_DOCUMENT SECTION:_
Content starts

Governance describes how people live and work together and the processes, structures and rules they agree upon to safeguard their assets and to achieve their aims and aspirations. Governance applies equally to nations, communities, formal and informal organisations and families. Good governance ensures that a group’s assets and resources are managed responsibly, transparently and fairly in a way that reflects its values and aspirations. The Institute on Governance defines governance at its most basic as, ‘Authority, Decision Making and Accountability’.

Corporate governance

Corporate governance refers to how corporations are run and includes all the systems and processes put in place to control and monitor their operations, to maintain their values and realise their aims and objectives. Corporate governance is dependent on both having an effective governance structure in place, and the performance and values of the people responsible for running a corporation (see Australian Institute of Company Directors).

A corporation’s governance structure should clearly set out who has the authority to make important decisions and outline the roles and responsibilities of different people, such as members, directors, CEO, managers and staff. Accountability to a corporation’s members and staff, as well as to stakeholders such as funding bodies, regulatory authorities and the public are also important features of good corporate governance.

Content ends

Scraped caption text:
Content starts

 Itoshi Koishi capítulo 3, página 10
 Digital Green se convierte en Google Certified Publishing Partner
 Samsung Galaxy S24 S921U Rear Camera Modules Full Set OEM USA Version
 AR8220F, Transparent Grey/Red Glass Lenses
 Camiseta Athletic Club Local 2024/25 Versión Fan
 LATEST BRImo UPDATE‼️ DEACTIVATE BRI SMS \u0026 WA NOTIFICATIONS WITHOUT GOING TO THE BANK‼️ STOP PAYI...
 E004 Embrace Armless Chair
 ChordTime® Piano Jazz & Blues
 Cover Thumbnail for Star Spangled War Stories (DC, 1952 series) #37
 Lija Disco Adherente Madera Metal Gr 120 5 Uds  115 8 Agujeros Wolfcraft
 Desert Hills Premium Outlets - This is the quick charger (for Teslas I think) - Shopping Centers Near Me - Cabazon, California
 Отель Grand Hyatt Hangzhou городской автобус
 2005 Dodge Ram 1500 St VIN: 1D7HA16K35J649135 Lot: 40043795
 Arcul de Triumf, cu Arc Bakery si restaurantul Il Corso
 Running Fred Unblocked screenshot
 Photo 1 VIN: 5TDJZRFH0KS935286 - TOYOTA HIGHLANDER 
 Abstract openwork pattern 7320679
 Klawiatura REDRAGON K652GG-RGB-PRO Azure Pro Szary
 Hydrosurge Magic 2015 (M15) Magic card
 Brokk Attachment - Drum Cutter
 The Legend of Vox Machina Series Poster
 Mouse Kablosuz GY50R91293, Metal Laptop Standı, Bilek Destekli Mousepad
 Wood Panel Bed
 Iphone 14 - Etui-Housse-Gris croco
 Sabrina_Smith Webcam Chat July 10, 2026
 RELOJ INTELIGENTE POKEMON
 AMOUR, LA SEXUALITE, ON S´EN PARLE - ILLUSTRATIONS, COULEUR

Content ends

Proceed with the passage on corporate governance, picking up right after its final sentence about accountability.

_SOLVED PROBLEM:_
Indigenous governance

Aboriginal and Torres Strait Islander peoples have their own concepts, systems and processes for effective governance that were in place before British sovereignty. Indigenous governance could be described as the unique ways in which Indigenous people come together to make decisions and engage in cultural, economic and social activities. There are many different Indigenous communities throughout Australia, with their own cultural and historical backgrounds, however there are some characteristics that some groups may have in common. These may include cultural institutions, organisation into family or clan based groups, cultural protocols regarding decision making, and the important role that leaders play.

The Eastern Maar Aboriginal Corporation experience

The Eastern Maar Aboriginal Corporation manages native title rights for the Eastern Maar Peoples, which includes people who identify as Maar, Eastern Gunditjmara, Tjap Wurrung, Peek Whurrong, Kirrae Whurrung, Kuurn Kopan Noot and/or Yarro waetch (Tooram Tribe).

The Far West Coast Aboriginal Corporation experience

The Far West Coast Aboriginal Corporation (FWCAC) manages the Far West Coast land as belonging to the Far West Coast Peoples. FWCAC represents 6 distinct cultural groups of Aboriginal people: Mirning Peoples, The descendants of Edward Roberts, Wirangu Peoples, Yalata Peoples, Kokatha Peoples and Maralinga Tjaratja (Oak Valley) Peoples.